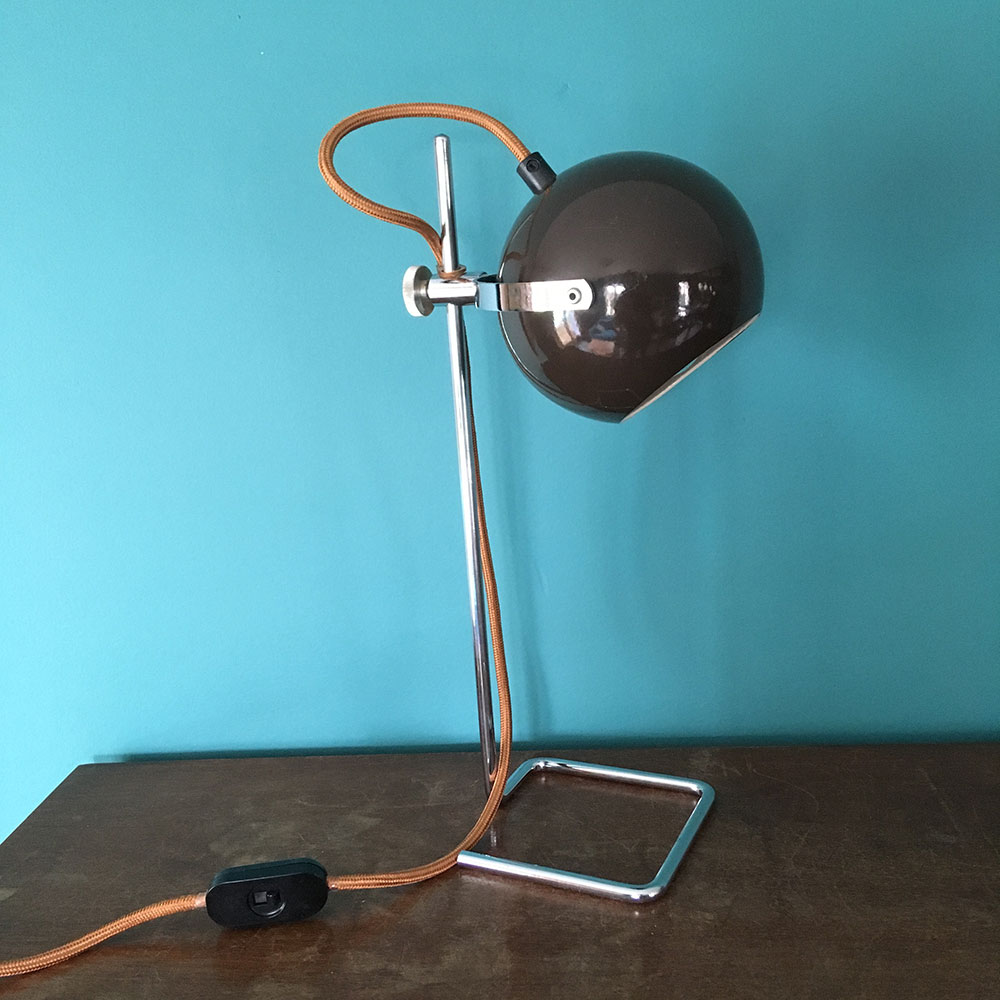 lampe vintage eyeball marron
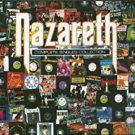 nazareth - complete singles collection CD 3-disc box 2005 recall box snapper used mint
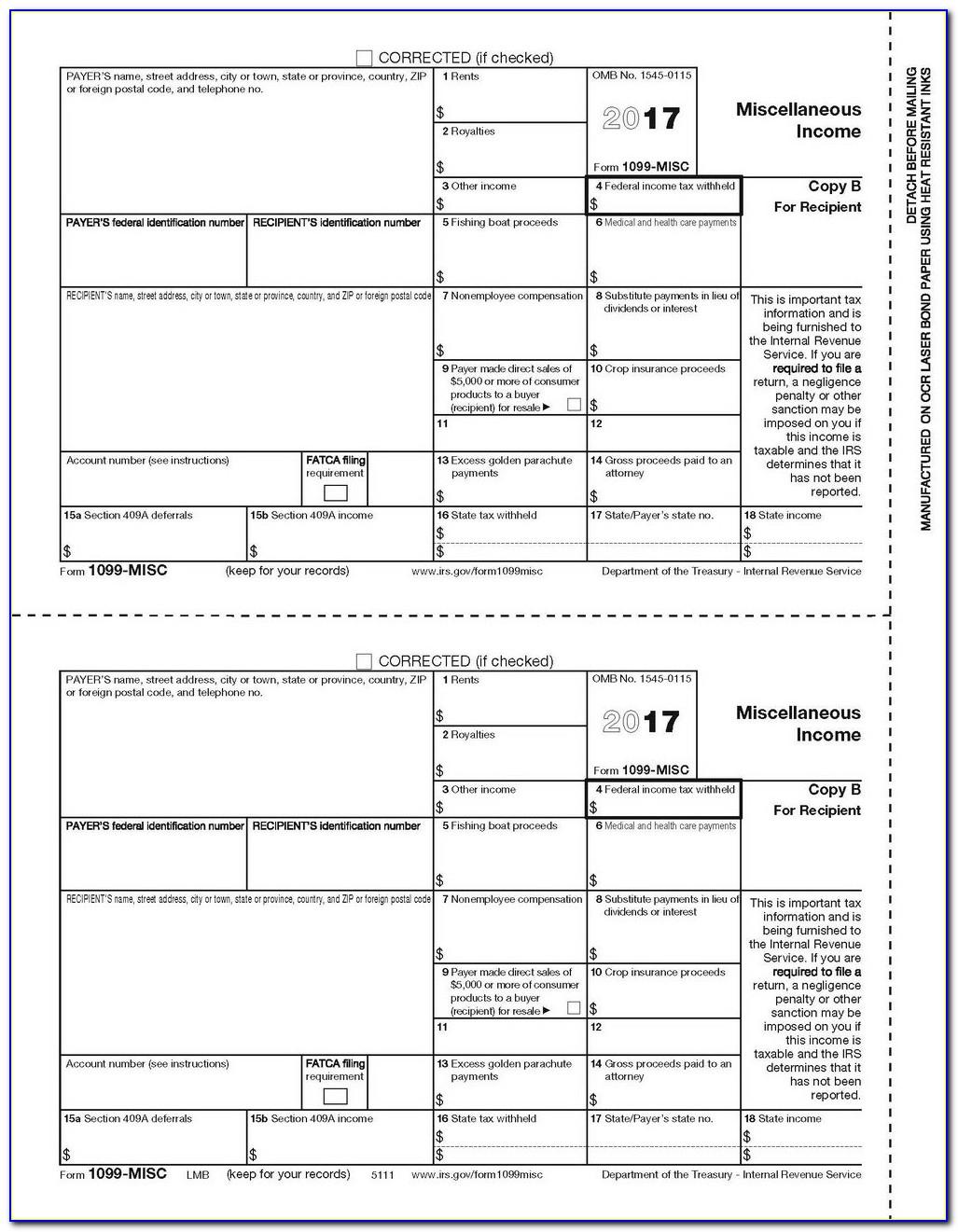 Order 1099 Misc Forms Online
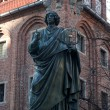 Nicholas Copernicus — Stock Photo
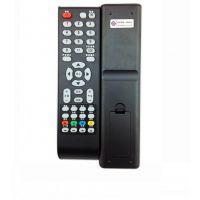 TCL液晶电视遥控器L32E09 LE32D99 LE32D29 LE32D39 L32C11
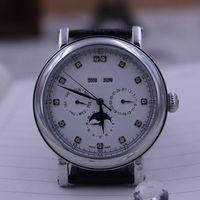 뜨거운 판매 자동 복잡한 시계 DJ6212 브라운 다이얼 다이빙 시계 망 가죽 밴드는 PP209을 손목 시계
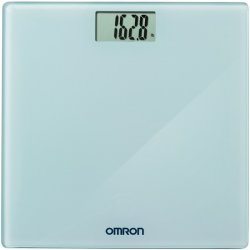 Omron - SC-100 - Omron Digital Scale - 400 lb / 180 kg Maximum Weight Capacity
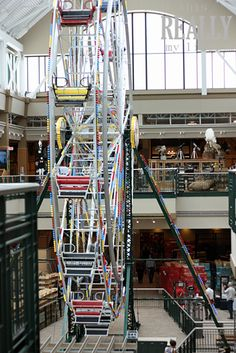 Scheels Utah Ferris Wheel - Sounds like I need to check out the new Scheels store.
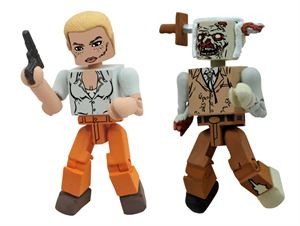 File:Walking Dead Minimates Series 2 Andrea with Stabbed Zombie 2-pk.jpg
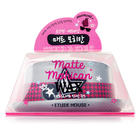 ****Etude House Matt Mohican Wax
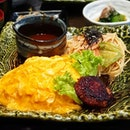 Omurice and demiglace with mentaiko pasta and Hamburg.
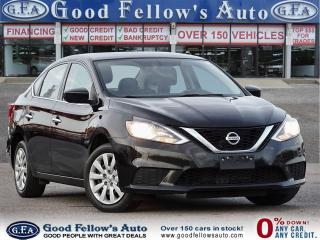 Used 2017 Nissan Sentra SV MODEL, RAERVIEW CAMERA, HEATED SEATS for sale in Toronto, ON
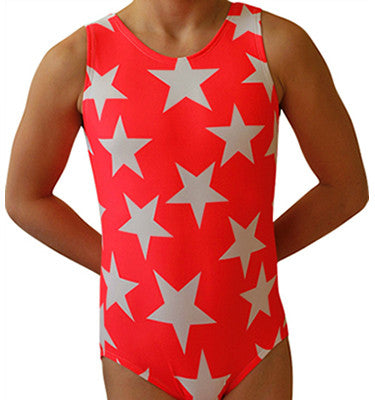 Coral Stars Gymnastics Leotard by AERO Leotards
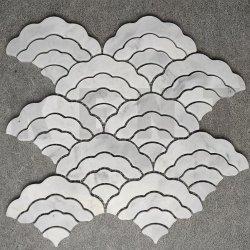 Decoratief bouwmateriaal onregelmatig marmer steen mozaïek voor muurtegels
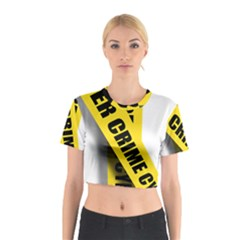 Internet Crime Cyber Criminal Cotton Crop Top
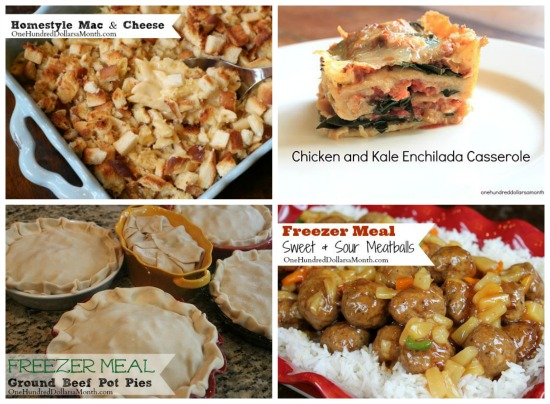 Weekly Meal Plan – Menu Plan Ideas Week 14 of 52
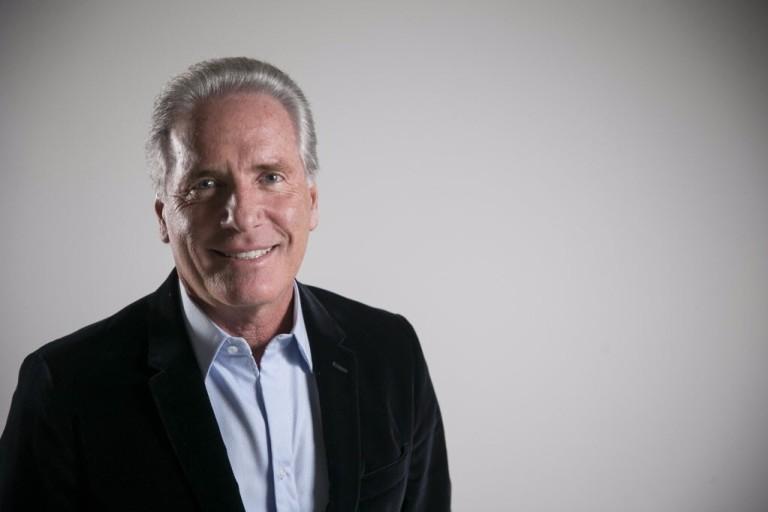 O apresentador Roberto Justus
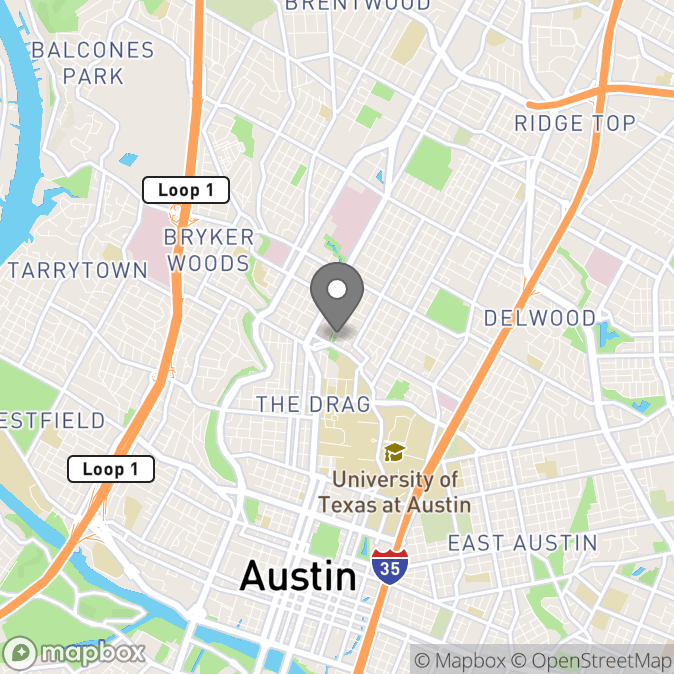 Map in Austin, Texas for Elaine Yip therapy location.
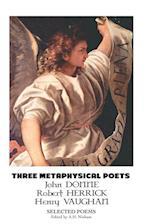 Three Metaphysical Poets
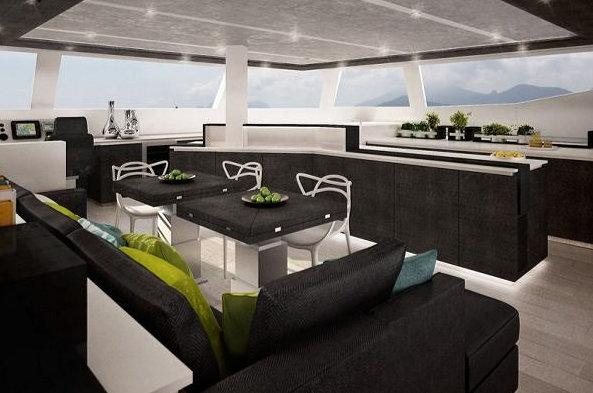 Sunreef 74 Yacht - Interior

----

> [WHAT THE TASK REQUIRES]:
Among the entries above, take the line with "Scheels Utah Ferris", the line with "Omurice and demiglace", and all the lines between them, and restate them word for word without pictures.

> [EXPECTED OUTPUT]:
 Scheels Utah Ferris Wheel - Sounds like I need to check out the new Scheels store.
 File:Walking Dead Minimates Series 2 Andrea with Stabbed Zombie 2-pk.jpg
 ****Etude House Matt Mohican Wax
 Omurice and demiglace with mentaiko pasta and Hamburg.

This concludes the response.